(Some records)
####################
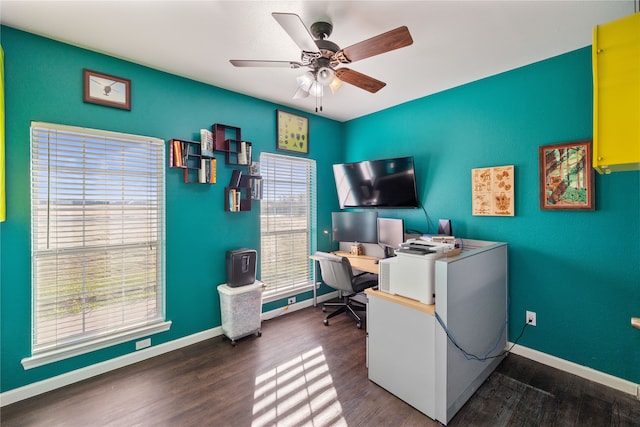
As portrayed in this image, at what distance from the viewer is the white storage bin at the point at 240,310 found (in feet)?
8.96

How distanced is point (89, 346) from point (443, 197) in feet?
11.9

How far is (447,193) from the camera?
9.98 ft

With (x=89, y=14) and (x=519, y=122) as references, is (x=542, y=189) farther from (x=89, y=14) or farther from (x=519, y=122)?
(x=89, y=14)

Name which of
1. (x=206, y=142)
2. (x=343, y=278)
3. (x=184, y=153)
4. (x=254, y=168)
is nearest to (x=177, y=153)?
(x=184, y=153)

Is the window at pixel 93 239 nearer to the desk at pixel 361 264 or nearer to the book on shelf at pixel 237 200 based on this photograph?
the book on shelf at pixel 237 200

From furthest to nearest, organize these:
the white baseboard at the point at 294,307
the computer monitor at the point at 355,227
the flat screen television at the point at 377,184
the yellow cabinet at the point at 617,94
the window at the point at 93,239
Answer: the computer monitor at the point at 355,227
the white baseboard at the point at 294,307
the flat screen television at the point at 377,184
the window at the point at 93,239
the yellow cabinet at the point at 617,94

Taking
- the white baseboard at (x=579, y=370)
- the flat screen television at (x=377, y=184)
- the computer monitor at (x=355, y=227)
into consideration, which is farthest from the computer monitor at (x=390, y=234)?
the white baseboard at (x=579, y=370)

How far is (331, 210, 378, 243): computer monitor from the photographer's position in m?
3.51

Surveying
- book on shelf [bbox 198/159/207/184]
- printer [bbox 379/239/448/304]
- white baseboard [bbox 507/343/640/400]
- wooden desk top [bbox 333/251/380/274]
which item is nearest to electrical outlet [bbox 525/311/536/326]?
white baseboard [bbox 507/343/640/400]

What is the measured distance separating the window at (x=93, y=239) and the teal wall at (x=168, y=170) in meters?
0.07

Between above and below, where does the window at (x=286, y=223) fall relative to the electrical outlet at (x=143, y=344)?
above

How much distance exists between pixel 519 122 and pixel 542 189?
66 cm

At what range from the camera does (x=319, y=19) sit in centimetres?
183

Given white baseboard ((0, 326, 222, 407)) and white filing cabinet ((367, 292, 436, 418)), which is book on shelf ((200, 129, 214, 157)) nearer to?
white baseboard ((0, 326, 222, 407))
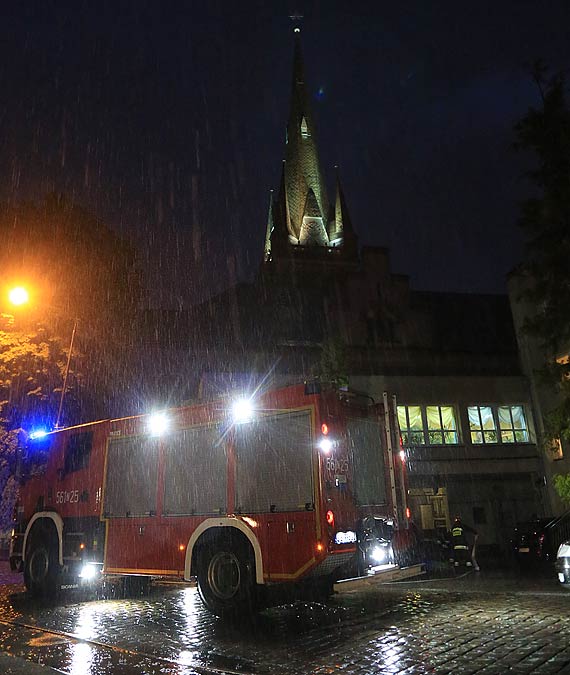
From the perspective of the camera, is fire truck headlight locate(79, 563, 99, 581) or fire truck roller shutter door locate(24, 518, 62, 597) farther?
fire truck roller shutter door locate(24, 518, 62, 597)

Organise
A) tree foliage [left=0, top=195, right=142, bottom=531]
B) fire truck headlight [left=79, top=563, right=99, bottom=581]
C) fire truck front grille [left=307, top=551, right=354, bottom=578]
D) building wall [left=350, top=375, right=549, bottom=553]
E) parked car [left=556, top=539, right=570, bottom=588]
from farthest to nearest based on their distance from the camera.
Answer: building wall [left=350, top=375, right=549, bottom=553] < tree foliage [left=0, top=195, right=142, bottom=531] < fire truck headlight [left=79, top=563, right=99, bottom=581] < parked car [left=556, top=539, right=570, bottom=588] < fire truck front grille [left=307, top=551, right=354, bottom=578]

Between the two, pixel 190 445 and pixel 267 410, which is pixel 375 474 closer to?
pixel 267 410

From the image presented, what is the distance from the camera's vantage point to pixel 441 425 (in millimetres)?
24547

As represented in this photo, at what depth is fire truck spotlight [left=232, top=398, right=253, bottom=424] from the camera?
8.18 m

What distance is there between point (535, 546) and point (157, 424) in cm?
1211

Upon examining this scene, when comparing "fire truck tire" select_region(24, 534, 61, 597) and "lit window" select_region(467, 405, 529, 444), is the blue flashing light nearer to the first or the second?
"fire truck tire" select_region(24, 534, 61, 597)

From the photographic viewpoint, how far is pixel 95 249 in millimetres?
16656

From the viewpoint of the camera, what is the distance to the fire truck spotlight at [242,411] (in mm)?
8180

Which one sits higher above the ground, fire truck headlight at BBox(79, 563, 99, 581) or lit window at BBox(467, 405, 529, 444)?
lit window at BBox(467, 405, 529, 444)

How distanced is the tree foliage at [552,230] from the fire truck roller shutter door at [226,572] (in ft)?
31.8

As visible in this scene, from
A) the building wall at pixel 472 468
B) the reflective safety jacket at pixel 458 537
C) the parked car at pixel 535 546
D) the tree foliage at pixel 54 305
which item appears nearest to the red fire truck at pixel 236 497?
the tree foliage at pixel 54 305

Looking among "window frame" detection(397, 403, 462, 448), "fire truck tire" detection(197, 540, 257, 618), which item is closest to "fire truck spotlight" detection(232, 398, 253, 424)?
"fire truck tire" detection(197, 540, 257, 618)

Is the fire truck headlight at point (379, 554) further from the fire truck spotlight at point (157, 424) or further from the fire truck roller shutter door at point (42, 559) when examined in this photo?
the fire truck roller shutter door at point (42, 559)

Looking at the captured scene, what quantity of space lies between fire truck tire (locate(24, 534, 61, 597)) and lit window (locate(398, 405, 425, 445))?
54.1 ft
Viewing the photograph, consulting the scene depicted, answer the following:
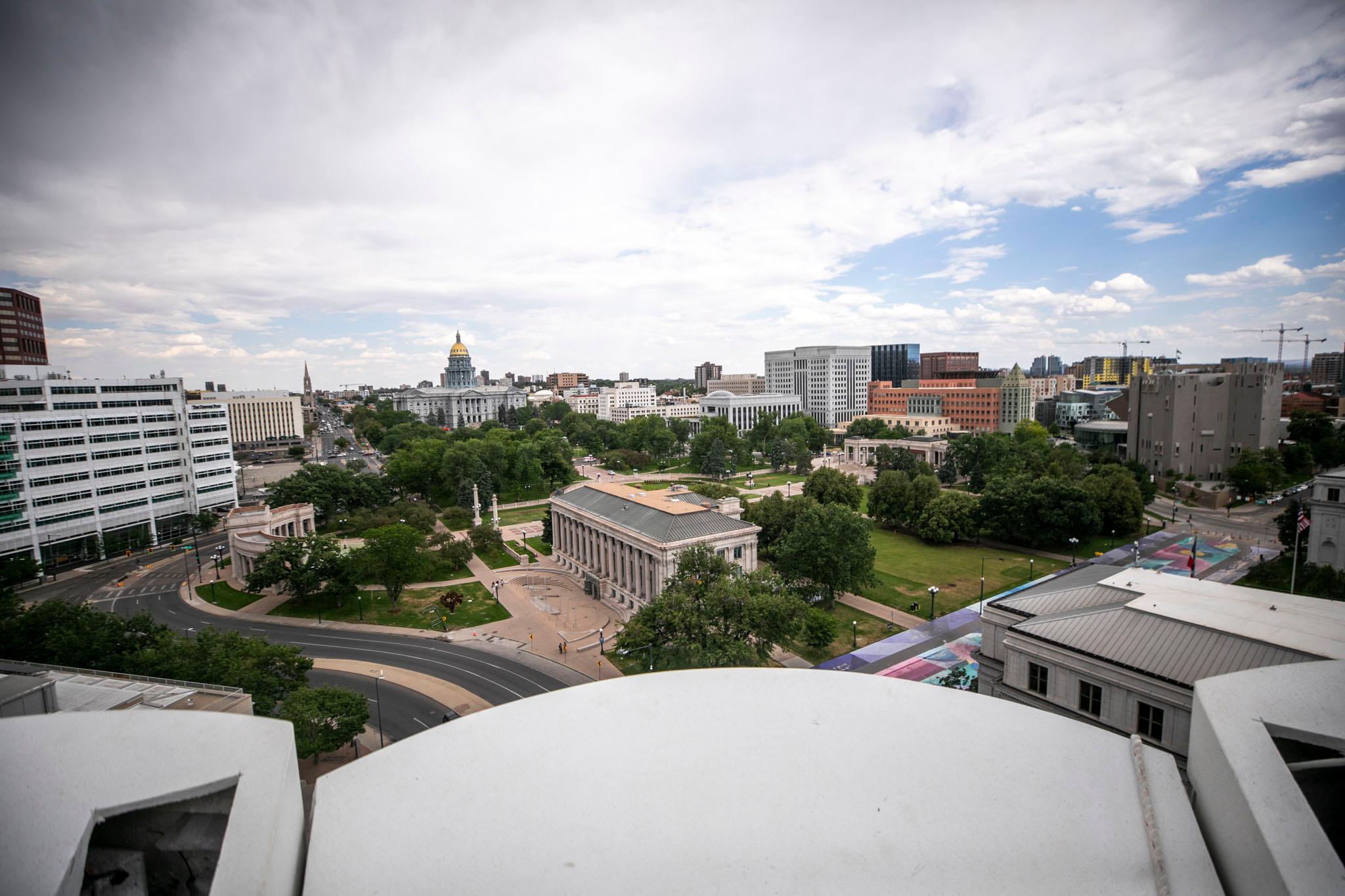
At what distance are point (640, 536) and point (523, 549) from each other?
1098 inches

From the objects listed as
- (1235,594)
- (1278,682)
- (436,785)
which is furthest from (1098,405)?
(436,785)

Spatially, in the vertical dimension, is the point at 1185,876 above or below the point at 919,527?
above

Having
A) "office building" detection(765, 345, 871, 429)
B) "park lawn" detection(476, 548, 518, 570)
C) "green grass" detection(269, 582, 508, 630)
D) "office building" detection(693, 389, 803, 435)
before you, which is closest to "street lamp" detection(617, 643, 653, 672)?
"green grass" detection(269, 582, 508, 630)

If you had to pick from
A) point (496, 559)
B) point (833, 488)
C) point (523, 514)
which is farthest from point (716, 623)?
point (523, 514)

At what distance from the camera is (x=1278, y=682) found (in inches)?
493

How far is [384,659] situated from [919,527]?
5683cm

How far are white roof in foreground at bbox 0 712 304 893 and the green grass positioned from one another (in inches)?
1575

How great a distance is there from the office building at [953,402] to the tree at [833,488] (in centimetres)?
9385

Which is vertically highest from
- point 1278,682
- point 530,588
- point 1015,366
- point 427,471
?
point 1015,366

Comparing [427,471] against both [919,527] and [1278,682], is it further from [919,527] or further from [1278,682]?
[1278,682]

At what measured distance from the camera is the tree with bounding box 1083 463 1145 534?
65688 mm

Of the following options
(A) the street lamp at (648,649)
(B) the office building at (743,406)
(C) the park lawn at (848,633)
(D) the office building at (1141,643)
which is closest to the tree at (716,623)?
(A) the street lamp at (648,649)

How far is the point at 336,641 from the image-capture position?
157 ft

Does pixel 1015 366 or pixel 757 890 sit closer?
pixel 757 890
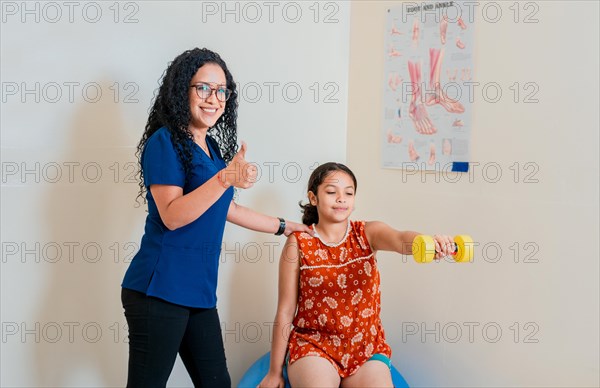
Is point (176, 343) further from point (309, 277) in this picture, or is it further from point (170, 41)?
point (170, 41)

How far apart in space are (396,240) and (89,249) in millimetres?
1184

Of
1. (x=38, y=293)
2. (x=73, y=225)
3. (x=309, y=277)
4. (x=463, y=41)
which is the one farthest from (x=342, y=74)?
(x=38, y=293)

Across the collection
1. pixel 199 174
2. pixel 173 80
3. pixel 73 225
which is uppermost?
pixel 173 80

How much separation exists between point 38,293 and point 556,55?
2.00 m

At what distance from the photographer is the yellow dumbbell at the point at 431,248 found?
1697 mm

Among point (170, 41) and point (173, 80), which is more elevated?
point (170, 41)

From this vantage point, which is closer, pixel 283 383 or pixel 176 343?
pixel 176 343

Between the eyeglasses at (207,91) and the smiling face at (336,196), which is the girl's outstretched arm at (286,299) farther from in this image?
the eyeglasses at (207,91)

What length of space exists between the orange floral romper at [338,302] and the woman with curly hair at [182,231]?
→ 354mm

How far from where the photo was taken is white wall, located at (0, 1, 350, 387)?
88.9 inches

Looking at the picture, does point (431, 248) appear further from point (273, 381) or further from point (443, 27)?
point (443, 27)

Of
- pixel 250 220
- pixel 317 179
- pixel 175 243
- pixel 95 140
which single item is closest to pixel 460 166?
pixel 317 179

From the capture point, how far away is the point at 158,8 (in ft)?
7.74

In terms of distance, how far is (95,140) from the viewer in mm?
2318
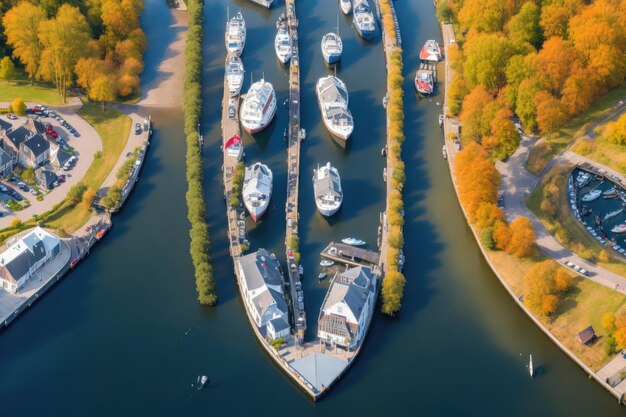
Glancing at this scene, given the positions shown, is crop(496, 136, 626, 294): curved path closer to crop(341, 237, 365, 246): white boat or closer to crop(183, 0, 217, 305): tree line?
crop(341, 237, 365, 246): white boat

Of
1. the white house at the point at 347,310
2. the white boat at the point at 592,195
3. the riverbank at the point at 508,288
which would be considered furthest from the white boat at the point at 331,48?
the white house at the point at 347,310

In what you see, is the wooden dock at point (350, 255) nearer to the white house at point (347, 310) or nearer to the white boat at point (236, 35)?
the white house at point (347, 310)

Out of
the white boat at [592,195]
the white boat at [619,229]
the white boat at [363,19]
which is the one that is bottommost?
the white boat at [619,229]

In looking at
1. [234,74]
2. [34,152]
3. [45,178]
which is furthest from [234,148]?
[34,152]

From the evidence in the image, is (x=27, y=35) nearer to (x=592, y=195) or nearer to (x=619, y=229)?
####################
WHAT THIS TASK INVOLVES. Give the lines of the material from the line containing "How much separation" through the end of the material, both included, as a JSON list of strings with one string per line and blank lines omitted. Leave the pictures out of the list.

EXPECTED ANSWER.
[
  "How much separation exists between point 38,293 and point 556,55?",
  "2.00 m",
  "At what distance from the photographer is the yellow dumbbell at the point at 431,248 found?",
  "1697 mm",
  "Among point (170, 41) and point (173, 80), which is more elevated?",
  "point (170, 41)",
  "From this vantage point, which is closer, pixel 283 383 or pixel 176 343?",
  "pixel 176 343",
  "Between the eyeglasses at (207,91) and the smiling face at (336,196), which is the girl's outstretched arm at (286,299) farther from in this image?",
  "the eyeglasses at (207,91)",
  "What length of space exists between the orange floral romper at [338,302] and the woman with curly hair at [182,231]?",
  "→ 354mm",
  "How far from where the photo was taken is white wall, located at (0, 1, 350, 387)?",
  "88.9 inches",
  "Looking at the picture, does point (431, 248) appear further from point (273, 381) or further from point (443, 27)?",
  "point (443, 27)",
  "Of",
  "- pixel 250 220",
  "- pixel 317 179",
  "- pixel 175 243",
  "- pixel 95 140",
  "which single item is closest to pixel 460 166?",
  "pixel 317 179",
  "From the capture point, how far away is the point at 158,8 (in ft)?",
  "7.74",
  "In terms of distance, how far is (95,140) from the viewer in mm?",
  "2318",
  "Glancing at this scene, given the positions shown, is crop(496, 136, 626, 294): curved path closer to crop(341, 237, 365, 246): white boat or closer to crop(183, 0, 217, 305): tree line?",
  "crop(341, 237, 365, 246): white boat",
  "Of",
  "1. the white house at the point at 347,310",
  "2. the white boat at the point at 592,195",
  "3. the riverbank at the point at 508,288",
  "which would be considered furthest from the white boat at the point at 331,48?",
  "the white house at the point at 347,310",
  "In what you see, is the wooden dock at point (350, 255) nearer to the white house at point (347, 310) or nearer to the white boat at point (236, 35)?",
  "the white house at point (347, 310)",
  "Out of",
  "the white boat at [592,195]",
  "the white boat at [619,229]",
  "the white boat at [363,19]",
  "which is the one that is bottommost?",
  "the white boat at [619,229]",
  "In looking at",
  "1. [234,74]",
  "2. [34,152]",
  "3. [45,178]",
  "which is furthest from [234,148]?",
  "[34,152]",
  "From the evidence in the image, is (x=27, y=35) nearer to (x=592, y=195) or nearer to (x=619, y=229)?"
]